Instead of harnessing the different qualities of men and women to energise us, we are striving to make men and women equal.
More women are joining the battle for the CEO’s chair and pursuing dominance in their homes and communities. But in the process they’re becoming more like men. And men are becoming… well, less like men.
Renowned Australian neurosurgeon Charlie Teo believes men and women have different roles “set not only by society but set by physiology”.
“The current trend is for dads to be more hands on. But for all we know it may be proven in a hundred years time that that may be a negative thing for the upbringing of children,” he said recently on Seven’s Sunday Night program.
“They’re there to be protective. A man has to have a good job; he has to do well at school so he can get a good job and support his family. A woman has to be loving and caring,” he said.
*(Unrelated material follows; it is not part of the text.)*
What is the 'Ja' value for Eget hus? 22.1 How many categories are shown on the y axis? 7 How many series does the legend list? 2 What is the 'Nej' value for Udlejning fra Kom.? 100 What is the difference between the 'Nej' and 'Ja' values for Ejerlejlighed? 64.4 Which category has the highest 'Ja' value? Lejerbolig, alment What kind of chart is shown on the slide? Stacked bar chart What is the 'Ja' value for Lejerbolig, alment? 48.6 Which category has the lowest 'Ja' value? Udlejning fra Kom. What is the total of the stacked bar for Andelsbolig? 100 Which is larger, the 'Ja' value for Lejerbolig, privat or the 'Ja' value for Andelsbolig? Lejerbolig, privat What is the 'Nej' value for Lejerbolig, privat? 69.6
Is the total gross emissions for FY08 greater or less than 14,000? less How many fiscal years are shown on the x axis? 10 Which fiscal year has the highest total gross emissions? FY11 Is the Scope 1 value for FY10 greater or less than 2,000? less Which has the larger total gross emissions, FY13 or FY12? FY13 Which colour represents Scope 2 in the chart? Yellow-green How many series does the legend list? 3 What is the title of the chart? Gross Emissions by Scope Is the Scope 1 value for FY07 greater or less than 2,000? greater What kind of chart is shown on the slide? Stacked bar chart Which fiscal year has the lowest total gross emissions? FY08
As a 29-year-old single woman, many of my peers don’t appreciate my traditionalist views. I’d rather dodge a flying pair of high heels thrown at me in anger than pin a man under a pair of mine.
Feminism has achieved victories for women, but could it be at the expense of femininity, chivalry and attributes of the opposite sex that instinctively attract us to each other?
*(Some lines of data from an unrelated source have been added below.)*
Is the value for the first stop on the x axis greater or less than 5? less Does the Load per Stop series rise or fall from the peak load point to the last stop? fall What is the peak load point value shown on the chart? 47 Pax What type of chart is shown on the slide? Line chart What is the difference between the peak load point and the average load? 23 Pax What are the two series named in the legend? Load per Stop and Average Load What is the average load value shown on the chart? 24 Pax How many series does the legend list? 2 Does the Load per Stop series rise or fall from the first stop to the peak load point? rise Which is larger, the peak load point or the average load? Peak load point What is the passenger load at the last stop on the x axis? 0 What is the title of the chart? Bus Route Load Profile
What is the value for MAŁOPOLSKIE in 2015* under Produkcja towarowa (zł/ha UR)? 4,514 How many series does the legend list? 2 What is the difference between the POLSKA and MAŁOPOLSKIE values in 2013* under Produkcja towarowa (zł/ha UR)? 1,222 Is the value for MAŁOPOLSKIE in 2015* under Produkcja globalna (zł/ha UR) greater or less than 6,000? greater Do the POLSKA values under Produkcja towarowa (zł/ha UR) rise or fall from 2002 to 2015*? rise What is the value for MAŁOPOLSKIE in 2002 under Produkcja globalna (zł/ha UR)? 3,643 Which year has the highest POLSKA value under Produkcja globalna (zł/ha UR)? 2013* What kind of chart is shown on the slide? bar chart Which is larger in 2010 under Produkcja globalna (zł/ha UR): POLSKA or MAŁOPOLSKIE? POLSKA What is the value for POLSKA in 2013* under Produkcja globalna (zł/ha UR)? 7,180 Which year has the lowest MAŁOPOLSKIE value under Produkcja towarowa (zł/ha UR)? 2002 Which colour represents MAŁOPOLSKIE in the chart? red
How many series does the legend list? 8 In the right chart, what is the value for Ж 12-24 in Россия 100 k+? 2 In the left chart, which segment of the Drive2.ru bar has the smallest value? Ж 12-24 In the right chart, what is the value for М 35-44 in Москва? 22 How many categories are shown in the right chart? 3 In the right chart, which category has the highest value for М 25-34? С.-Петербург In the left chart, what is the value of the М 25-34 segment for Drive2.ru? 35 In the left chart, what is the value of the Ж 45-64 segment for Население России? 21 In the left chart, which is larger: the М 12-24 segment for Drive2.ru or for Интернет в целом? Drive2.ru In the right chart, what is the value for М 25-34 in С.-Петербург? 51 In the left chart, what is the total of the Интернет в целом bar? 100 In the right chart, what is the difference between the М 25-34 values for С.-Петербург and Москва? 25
In his book The Way of the Superior Man, David Deida describes attraction between the masculine and the feminine as “sexual polarity”, referring to varying degrees of strength and vulnerability.
“This force of attraction is the dynamism that often disappears in modern relationships. If you want real passion, you need a ravisher and a ravishee. Otherwise you just have two buddies who decide to rub genitals in bed,” he writes.